I created the scenario using the following SQL:
-- setup scenario create table T1 (ID int, City varchar(20)); insert into T1 (ID, City) values (1, 'Atlanta'), (2, 'Chicago'), (3, 'New York') create table T2 (ID int, City varchar(20)); insert into T2 (ID, City) values (11, 'London'), (12, 'Frankfurt'), (13, 'Rome') create table T3 (ID int, City varchar(20)); insert into T3 (ID, City) values (21, 'Tokyo'), (22, 'Sydney'), (23, 'Seoul') -- make it easier on users, create a view! create view TV as select * from T1 union select * from T2 union select * from T3
This works perfectly and it is easy to get the data. Just select from the view to see the results:
select * from TV
But when the source tables are changed by the developers, and we’re processing and cleaning data, but not explicitly using every view, we can get into a situation where some field changes go unnoticed and our CREATE VIEW definition is out of date.

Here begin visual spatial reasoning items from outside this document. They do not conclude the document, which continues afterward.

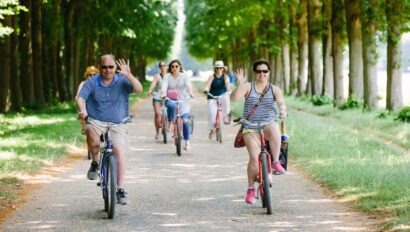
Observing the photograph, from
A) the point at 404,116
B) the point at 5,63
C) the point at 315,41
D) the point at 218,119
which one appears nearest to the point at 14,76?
the point at 5,63

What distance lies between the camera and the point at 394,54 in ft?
75.7

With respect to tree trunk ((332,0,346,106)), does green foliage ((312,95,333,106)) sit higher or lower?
lower

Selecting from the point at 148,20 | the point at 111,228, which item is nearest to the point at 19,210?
the point at 111,228

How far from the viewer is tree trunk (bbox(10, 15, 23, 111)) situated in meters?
28.1

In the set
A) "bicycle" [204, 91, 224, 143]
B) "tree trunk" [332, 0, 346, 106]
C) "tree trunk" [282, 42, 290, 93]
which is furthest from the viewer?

CREATE VIEW issues due to Underlying Tables Modifications
To simulate a possible change, let’s drop the three tables, change some columns, and try the view:
drop table T1 create table T1 (ID int, Stat int, CityName varchar(20)); insert into T1 (ID, Stat, CityName) values (1, 0, 'Atlanta'), (2, 0, 'Chicago'), (3, 0, 'New York') drop table T2 create table T2 (ID int, Stat int, CityName varchar(20)); insert into T2 (ID, Stat, CityName) values (11, 0, 'London'), (12, 0, 'Frankfurt'), (13, 0, 'Rome') drop table T3 create table T3 (ID int, City varchar(20)); insert into T3 (ID, City) values (21, 'Tokyo'), (22, 'Sydney'), (23, 'Seoul')
with the tables changed, what do you think will happen when we try to run our view?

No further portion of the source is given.